======== RECORDS TO PROCESS

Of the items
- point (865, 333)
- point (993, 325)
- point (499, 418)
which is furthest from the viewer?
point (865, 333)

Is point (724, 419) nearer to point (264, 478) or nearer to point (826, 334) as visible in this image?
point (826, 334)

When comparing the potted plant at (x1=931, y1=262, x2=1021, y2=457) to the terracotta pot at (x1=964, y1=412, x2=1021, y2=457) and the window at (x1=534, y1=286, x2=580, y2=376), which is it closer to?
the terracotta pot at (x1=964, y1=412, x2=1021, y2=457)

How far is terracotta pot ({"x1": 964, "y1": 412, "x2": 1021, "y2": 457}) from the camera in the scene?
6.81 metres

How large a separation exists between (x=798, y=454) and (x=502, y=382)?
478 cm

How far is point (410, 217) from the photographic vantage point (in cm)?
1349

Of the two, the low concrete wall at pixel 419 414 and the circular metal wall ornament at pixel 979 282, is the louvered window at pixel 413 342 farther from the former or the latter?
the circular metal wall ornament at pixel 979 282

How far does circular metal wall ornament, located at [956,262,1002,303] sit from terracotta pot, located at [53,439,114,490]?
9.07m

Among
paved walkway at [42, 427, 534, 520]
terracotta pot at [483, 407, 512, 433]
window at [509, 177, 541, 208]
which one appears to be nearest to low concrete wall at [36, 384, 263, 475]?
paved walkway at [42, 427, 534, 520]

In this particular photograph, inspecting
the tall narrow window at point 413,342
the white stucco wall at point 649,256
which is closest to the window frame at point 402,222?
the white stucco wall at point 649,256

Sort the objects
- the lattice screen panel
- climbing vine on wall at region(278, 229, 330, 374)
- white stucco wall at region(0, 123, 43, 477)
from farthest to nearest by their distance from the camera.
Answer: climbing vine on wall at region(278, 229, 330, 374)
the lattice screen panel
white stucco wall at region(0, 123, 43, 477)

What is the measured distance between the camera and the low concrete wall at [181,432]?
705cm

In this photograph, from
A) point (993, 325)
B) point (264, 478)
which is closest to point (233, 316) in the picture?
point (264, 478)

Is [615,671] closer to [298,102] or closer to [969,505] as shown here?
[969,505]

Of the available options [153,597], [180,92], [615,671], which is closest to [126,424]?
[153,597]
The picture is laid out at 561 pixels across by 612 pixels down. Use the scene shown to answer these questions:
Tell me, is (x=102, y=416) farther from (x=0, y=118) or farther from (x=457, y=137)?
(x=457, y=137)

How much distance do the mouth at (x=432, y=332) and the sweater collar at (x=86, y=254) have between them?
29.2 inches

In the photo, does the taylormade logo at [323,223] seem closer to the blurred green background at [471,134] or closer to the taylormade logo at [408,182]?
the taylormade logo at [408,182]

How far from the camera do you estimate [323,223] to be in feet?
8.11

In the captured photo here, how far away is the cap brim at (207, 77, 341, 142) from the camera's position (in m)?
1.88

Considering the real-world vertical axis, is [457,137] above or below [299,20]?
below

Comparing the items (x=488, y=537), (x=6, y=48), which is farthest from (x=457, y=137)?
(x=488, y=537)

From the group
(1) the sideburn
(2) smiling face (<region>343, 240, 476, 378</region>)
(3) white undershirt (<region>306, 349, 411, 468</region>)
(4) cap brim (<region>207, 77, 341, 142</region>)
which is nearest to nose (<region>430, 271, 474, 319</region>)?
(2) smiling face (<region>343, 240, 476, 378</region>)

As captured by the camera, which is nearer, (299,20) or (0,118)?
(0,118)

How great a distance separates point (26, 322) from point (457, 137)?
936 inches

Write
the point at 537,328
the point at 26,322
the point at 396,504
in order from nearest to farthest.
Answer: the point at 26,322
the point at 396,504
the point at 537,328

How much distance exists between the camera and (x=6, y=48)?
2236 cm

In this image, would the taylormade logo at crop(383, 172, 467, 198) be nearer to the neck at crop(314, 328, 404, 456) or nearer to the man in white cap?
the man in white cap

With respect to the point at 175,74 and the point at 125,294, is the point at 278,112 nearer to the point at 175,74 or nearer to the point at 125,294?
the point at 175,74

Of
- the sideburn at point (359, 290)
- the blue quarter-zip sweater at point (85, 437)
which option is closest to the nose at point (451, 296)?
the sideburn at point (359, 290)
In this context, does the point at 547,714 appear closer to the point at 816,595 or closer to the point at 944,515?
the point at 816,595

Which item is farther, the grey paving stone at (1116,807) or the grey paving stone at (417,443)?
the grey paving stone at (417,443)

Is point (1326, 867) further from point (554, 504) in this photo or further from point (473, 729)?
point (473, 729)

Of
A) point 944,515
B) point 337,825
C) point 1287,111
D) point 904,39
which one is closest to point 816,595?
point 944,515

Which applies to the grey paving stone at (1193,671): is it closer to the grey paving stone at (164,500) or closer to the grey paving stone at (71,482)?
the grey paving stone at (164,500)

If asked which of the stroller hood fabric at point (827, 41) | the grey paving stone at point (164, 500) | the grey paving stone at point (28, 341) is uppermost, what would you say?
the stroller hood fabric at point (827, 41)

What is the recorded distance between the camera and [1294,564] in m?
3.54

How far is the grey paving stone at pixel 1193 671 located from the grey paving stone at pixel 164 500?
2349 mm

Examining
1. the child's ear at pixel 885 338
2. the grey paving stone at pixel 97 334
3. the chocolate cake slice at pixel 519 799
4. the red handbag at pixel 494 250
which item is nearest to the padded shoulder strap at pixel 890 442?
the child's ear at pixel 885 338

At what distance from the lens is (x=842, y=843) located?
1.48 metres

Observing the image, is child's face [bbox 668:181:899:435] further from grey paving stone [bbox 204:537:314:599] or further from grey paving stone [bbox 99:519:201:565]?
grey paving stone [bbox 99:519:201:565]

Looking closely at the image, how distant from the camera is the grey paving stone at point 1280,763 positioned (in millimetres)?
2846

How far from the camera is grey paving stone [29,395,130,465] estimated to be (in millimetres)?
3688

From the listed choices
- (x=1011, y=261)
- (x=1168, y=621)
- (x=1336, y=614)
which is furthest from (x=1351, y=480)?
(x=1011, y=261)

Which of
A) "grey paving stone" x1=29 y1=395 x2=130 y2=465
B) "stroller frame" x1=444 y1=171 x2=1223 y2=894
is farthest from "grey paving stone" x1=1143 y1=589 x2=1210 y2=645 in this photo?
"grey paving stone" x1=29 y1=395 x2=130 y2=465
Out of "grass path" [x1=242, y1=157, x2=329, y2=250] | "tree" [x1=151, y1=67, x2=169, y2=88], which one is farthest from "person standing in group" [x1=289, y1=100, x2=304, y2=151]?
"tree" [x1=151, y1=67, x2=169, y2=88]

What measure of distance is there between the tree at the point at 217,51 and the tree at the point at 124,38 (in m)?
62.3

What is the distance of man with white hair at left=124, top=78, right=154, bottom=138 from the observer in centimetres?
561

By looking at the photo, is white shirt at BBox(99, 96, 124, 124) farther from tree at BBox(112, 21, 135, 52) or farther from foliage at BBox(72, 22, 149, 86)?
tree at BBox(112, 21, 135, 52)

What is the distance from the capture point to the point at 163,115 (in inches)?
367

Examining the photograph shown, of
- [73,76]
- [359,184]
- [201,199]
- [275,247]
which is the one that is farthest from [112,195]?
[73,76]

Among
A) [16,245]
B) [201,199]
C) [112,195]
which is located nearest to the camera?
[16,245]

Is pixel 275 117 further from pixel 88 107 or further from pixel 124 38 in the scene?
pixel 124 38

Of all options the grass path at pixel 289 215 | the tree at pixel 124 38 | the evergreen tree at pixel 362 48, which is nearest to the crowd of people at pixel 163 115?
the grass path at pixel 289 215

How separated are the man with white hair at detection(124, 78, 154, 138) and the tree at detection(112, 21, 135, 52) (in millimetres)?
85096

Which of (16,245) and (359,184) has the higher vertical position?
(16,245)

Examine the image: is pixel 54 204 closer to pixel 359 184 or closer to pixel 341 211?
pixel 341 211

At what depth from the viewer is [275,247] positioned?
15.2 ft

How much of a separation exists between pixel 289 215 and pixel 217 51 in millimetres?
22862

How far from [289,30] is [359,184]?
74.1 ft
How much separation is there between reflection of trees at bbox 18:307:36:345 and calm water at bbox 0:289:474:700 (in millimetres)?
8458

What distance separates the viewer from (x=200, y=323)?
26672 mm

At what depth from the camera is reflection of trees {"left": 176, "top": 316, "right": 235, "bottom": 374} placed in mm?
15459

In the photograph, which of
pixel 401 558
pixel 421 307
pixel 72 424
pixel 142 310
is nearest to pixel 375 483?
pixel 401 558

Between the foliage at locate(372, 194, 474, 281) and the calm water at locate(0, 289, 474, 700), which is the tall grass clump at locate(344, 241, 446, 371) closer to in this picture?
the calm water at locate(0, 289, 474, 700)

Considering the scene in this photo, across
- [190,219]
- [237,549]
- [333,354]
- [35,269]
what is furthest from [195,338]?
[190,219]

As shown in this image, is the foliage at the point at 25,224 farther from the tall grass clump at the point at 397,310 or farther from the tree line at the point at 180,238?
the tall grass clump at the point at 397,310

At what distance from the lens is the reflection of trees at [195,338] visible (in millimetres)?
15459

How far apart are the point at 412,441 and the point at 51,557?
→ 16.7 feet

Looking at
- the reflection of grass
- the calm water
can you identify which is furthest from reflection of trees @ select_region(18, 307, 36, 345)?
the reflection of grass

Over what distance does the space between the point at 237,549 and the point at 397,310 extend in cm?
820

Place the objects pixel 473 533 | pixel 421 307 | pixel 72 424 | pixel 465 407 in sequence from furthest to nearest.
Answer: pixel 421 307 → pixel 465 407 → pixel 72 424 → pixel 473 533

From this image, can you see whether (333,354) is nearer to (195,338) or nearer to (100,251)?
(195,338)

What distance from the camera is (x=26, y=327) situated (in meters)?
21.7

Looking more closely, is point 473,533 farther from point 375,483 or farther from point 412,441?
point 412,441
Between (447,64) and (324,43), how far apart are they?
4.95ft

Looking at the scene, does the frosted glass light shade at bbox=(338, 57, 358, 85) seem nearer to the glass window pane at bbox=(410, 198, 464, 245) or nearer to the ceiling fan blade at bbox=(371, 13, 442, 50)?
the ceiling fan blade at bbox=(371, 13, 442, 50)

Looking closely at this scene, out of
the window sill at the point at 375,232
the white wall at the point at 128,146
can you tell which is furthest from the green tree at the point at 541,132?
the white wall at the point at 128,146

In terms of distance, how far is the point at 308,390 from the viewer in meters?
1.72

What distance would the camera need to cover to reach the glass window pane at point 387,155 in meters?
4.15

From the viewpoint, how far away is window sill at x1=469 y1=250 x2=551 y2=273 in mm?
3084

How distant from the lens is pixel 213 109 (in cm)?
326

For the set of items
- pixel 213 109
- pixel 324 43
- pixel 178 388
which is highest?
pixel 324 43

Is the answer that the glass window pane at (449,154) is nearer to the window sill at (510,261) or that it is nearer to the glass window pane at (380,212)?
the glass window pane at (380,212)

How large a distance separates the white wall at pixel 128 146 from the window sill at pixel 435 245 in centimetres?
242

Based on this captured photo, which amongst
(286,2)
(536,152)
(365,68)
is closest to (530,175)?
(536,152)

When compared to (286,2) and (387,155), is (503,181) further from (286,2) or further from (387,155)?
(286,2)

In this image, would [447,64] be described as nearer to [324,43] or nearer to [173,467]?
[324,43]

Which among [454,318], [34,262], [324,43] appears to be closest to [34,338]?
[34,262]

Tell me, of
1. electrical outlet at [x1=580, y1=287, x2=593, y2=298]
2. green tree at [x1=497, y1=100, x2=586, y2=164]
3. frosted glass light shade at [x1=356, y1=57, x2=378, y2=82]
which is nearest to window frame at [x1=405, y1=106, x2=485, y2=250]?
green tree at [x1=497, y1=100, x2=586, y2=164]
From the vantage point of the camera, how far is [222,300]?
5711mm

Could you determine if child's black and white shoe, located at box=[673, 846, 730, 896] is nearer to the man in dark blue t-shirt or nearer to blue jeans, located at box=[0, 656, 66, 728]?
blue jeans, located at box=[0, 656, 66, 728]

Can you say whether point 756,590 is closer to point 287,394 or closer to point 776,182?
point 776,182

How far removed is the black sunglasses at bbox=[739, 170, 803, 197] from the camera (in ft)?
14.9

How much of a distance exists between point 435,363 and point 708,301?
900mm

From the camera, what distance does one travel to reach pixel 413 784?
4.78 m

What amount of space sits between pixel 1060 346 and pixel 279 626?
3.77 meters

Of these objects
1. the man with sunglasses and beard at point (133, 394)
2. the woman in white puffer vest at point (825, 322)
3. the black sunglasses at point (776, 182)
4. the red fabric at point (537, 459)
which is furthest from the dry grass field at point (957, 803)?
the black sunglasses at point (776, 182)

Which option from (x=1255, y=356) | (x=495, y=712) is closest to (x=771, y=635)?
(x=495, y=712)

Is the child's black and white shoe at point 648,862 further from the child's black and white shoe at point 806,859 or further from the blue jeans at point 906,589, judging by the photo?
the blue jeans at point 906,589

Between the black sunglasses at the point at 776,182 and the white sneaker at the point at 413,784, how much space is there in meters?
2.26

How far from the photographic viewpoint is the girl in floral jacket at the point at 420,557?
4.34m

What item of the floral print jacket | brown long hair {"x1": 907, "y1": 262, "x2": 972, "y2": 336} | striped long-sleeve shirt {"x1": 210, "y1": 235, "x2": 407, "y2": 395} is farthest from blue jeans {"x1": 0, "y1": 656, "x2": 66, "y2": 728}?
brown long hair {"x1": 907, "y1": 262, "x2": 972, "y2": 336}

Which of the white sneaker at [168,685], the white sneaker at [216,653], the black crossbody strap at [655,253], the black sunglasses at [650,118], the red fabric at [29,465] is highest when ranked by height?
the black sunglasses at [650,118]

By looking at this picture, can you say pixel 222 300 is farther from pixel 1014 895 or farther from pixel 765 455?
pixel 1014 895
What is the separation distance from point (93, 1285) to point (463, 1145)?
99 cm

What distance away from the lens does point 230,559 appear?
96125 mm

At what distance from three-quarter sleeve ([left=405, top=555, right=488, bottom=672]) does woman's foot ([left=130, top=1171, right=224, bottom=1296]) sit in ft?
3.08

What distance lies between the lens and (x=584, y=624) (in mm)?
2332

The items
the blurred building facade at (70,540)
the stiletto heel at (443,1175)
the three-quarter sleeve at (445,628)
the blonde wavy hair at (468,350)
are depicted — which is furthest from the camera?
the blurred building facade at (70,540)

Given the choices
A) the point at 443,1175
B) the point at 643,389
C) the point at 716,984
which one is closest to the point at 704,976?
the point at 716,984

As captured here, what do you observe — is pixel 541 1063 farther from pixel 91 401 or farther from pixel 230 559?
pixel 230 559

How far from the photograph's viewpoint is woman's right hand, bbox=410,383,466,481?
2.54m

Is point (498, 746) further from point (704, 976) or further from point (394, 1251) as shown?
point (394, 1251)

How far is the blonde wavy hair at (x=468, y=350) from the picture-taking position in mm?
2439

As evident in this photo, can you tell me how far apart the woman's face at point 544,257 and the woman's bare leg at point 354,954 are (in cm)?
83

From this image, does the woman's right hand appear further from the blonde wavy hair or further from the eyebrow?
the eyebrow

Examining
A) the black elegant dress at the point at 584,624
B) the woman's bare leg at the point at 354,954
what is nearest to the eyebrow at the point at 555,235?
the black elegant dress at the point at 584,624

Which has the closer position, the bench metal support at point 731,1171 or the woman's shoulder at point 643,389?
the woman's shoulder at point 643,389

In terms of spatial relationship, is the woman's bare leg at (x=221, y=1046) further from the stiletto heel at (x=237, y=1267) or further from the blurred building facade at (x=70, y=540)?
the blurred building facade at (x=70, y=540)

================

▶ TO BE DONE: Extract, exactly, the lines above that begin at the line containing "What distance away" and end at the final line of the records; add no other text.

▶ RESPONSE FOR THIS EXERCISE:
What distance away from the lens does point 230,559 appear?
96125 mm

At what distance from three-quarter sleeve ([left=405, top=555, right=488, bottom=672]) does woman's foot ([left=130, top=1171, right=224, bottom=1296]) sit in ft?
3.08

What distance lies between the lens and (x=584, y=624) (in mm)?
2332

The items
the blurred building facade at (70,540)
the stiletto heel at (443,1175)
the three-quarter sleeve at (445,628)
the blonde wavy hair at (468,350)
are depicted — which is furthest from the camera?
the blurred building facade at (70,540)

Given the choices
A) the point at 443,1175
B) the point at 643,389
C) the point at 716,984
which one is closest to the point at 704,976?
the point at 716,984

As captured here, what do you observe — is pixel 541 1063 farther from pixel 91 401 or farther from pixel 230 559?
pixel 230 559

How far from the photograph's viewpoint is woman's right hand, bbox=410,383,466,481?
2.54m

Is point (498, 746) further from point (704, 976) or further from point (394, 1251) as shown?
point (394, 1251)

How far is the blonde wavy hair at (x=468, y=350) from the picture-taking position in mm?
2439

As evident in this photo, can you tell me how far apart the woman's face at point 544,257 and the woman's bare leg at point 354,954 are (in cm)?
83

From this image, does the woman's right hand appear further from the blonde wavy hair or further from the eyebrow?
the eyebrow

Examining
A) the black elegant dress at the point at 584,624
B) the woman's bare leg at the point at 354,954
what is nearest to the eyebrow at the point at 555,235?
the black elegant dress at the point at 584,624

Which has the closer position, the bench metal support at point 731,1171 or the woman's shoulder at point 643,389?
the woman's shoulder at point 643,389

In terms of spatial relationship, is the woman's bare leg at (x=221, y=1046) further from the stiletto heel at (x=237, y=1267) or further from the blurred building facade at (x=70, y=540)?
the blurred building facade at (x=70, y=540)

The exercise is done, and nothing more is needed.